Acute Glycine Pharmacodynamic Study

High doses of glycine (0.4-0.8 g/kg/day) administered orally along with certain antipsychotic medications can improve negative symptoms of schizophrenia (e.g., Heresco-Levy et al., 1999). The therapeutic effect appears to be due to glycine's co-agonist activity at glutamatergic N-methyl-D-aspartate receptors, which may correct the glutamatergic hypofunction associated with schizophrenia (e.g., Bergeron et al., 1998). Unfortunately, the therapeutic benefits of orally administered glycine are variable, in part because gut glycine absorption and resultant plasma (and presumably brain) glycine increases are variable (Silk et al., 1974). Even with intravenous glycine administration, which bypasses variability contributed by gut absorption and metabolism, between-subject variability in cerebrospinal fluid (CSF) glycine increments is large (D'Souza et al., 2000), suggesting that brain glycine uptake, metabolism, and turnover differ substantially among individuals.

If brain glycine increments after oral glycine dosing are highly variable, those manifesting smaller or more transient brain glycine increments may not experience clinically significant effects. As a result, glycine's therapeutic efficacy could be underappreciated. Indeed, a multi-site glycine trial in schizophrenia subjects concluded that glycine is not a "...generally effective therapeutic option for treating negative symptoms or cognitive impairments", but included the caveat that "...it is not known if efficacy would have been achieved at substantially higher serum glycine levels" (Buchanan et al., 2007).

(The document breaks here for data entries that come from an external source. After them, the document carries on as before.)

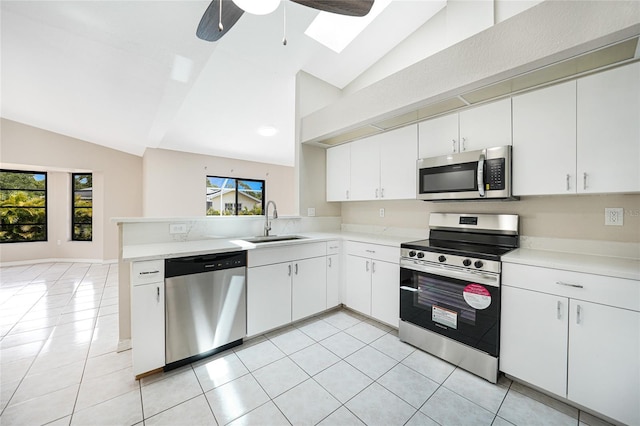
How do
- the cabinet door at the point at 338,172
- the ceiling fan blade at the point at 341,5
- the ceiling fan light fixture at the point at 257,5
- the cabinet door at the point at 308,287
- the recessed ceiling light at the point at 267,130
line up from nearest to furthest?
1. the ceiling fan light fixture at the point at 257,5
2. the ceiling fan blade at the point at 341,5
3. the cabinet door at the point at 308,287
4. the cabinet door at the point at 338,172
5. the recessed ceiling light at the point at 267,130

Accordingly, we believe that it is important to fully characterize glycine's brain and plasma pharmacodynamic variability, which we will do in healthy subjects and in several members of a family with some members possessing a mutation in their glycine decarboxylase gene (GLDC), which may be associated with abnormal baseline brain and plasma glycine levels and increments after glycine administration. We will use an MRS method we developed to detect brain glycine increases after high-dose oral glycine administration (Prescot et al., 2006; Kaufman et al., 2009) along with standard analytical methods to determine plasma glycine levels.